The Fabelmans

The Fabelmans ★★★★★

“Movies are like dreams.”

When I tell you that I literally cried for the entirety of this movie I genuinely mean it. I was blubbering from the first sight of bright hopeful eyes looking upon a movie screen for the first time.

Stephen Spielberg’s semi-autobiographical story of the life of a young boy who dreams of being a filmmaker, whose family both makes and breaks him is may be as sentimental as it sounds but it is a passion project in every sense of the phrase. There is a sense of magic, wonder, love, truth, passion and strife all combined in a beautifully tragic and realistic way and all these strong themes and emotions fuel the narrative. The sentimentality comes with reason, justification and impact so I for one do not have a problem with it. Bias may be at play because this film’s content resonates with me deeply, but doesn’t that show that Spielberg has hit a core here?

I loved the split focus of cinema and family. The essence of having such a yearning to create is captured so purely and so brilliantly here and the family drama aspect is multi-layered and equally endearing as it is upsetting. Yet through this we are shown a portrait made up of the same strokes. It is Sammy’s family that drive him to make films whether they are always supportive of him or not. From having a beautifully peculiar family, which includes a creative Mother and a Father who adored her for all she was, there was a need to capture memories and this passion just becomes stronger and stronger. But what really struck a chord with me, as well as impressed me, was this really honest sense of what family is. Because you love them, you hate them, they make you better but sometimes they don’t; nonetheless they make you who you are and most importantly you love them no matter what mistakes they make. 

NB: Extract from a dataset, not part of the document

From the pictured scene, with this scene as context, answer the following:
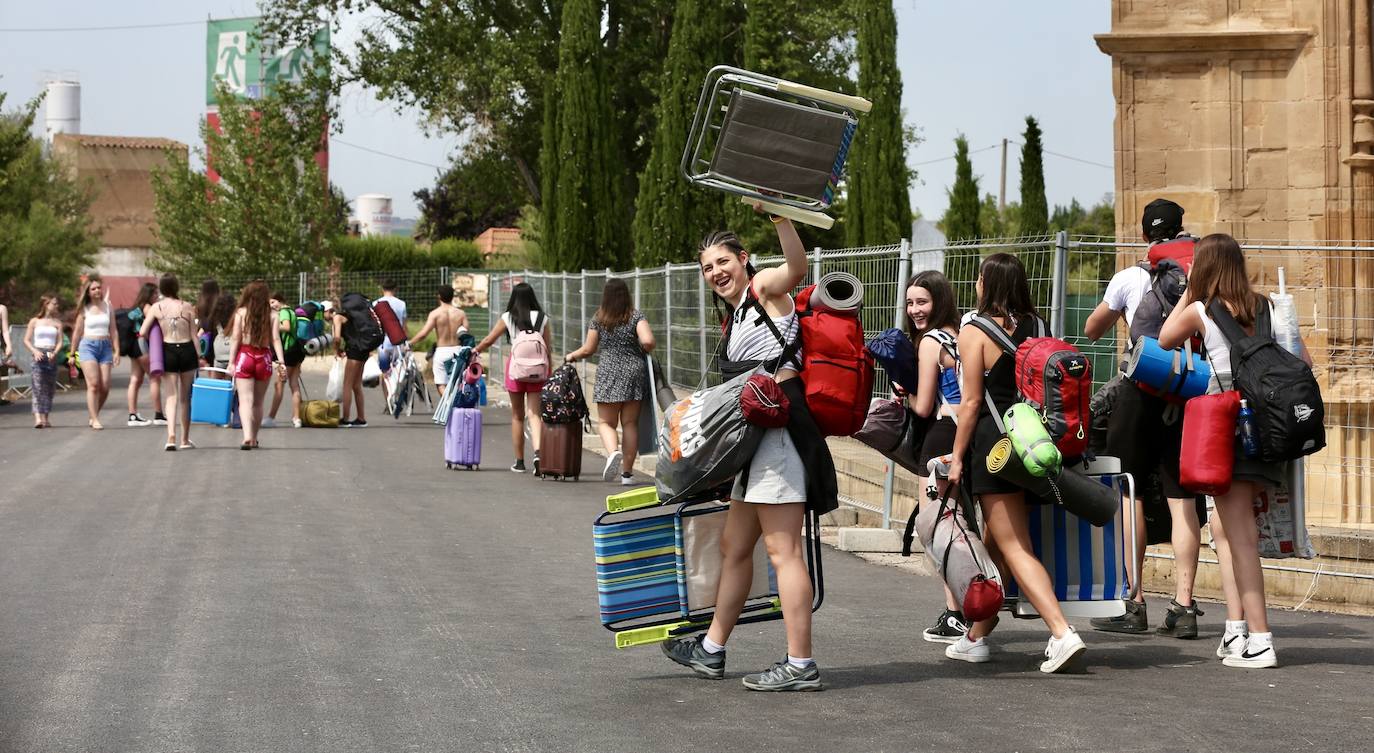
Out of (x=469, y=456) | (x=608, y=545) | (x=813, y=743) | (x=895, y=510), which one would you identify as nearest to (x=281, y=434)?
(x=469, y=456)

They say that life isn’t like a movie but … it kind of is. It has ups and downs, beautiful moments as well as ugly, there are times where it flies by and times where it slows down and there are a multitude of people involved to make it what it is. I really got a sense of that here and I found it such a beautiful thing to convey. Movies are life reflected through a fabulous lens that captures all the things we wish to see and emotions we yearn to feel again or maybe not feel again. The visuals really reflected this idea for me. I particularly loved these particular two moments: one where Sammy played the projection of his train crashing on his hands and the other (my favourite) where two reels of film frame his face as he works on one of his movies, these 24 frames a picture are the cogs in his head, the chemicals in his brain, the organs keeping him alive. Movies fuel him for a reason that goes deeper than it being simply a ‘hobby’ (oof that hit close to home). To capture and to present things, to make and craft is a truly beautiful thing as to escape is a necessary activity to keep us from going insane. This film was all about that escape and I absolutely adore it for that.